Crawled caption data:
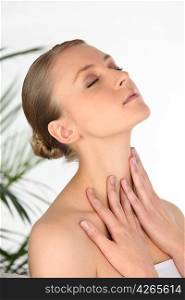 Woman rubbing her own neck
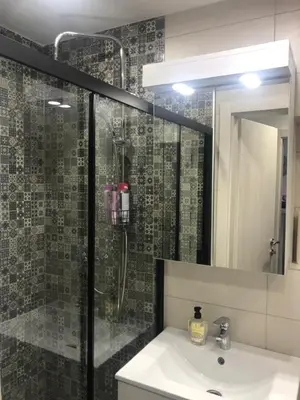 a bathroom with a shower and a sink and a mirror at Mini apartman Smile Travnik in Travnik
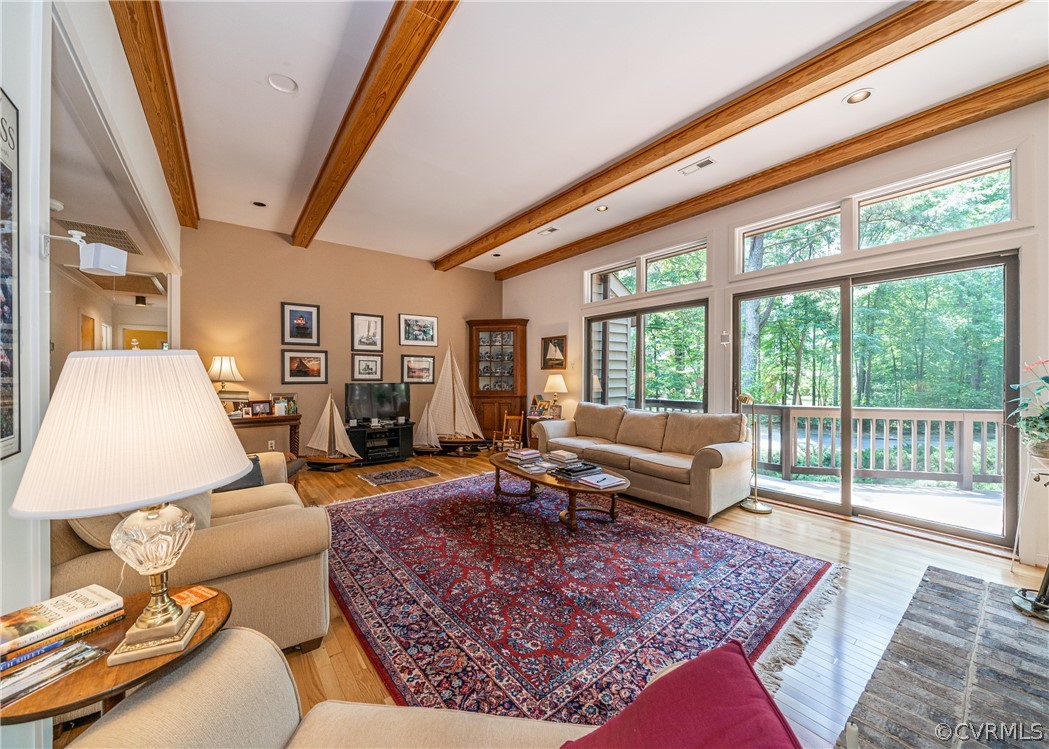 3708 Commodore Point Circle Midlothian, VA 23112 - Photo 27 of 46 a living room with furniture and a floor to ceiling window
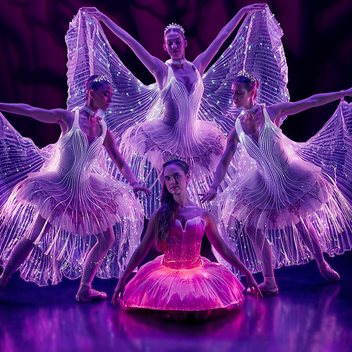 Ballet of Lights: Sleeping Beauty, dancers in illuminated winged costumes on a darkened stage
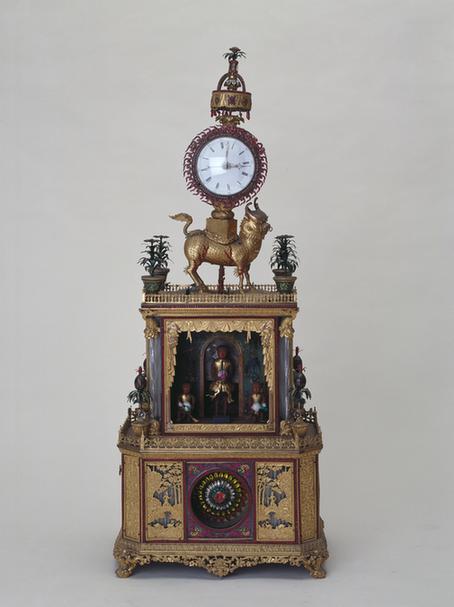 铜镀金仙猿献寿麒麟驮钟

= Task to complete =
Repeat word for word the lines above, from the first entry through the line containing "3708 Commodore Point", with both ends kept and the pictures dropped.

= Answer space =
 Woman rubbing her own neck
 a bathroom with a shower and a sink and a mirror at Mini apartman Smile Travnik in Travnik
 3708 Commodore Point Circle Midlothian, VA 23112 - Photo 27 of 46 a living room with furniture and a floor to ceiling window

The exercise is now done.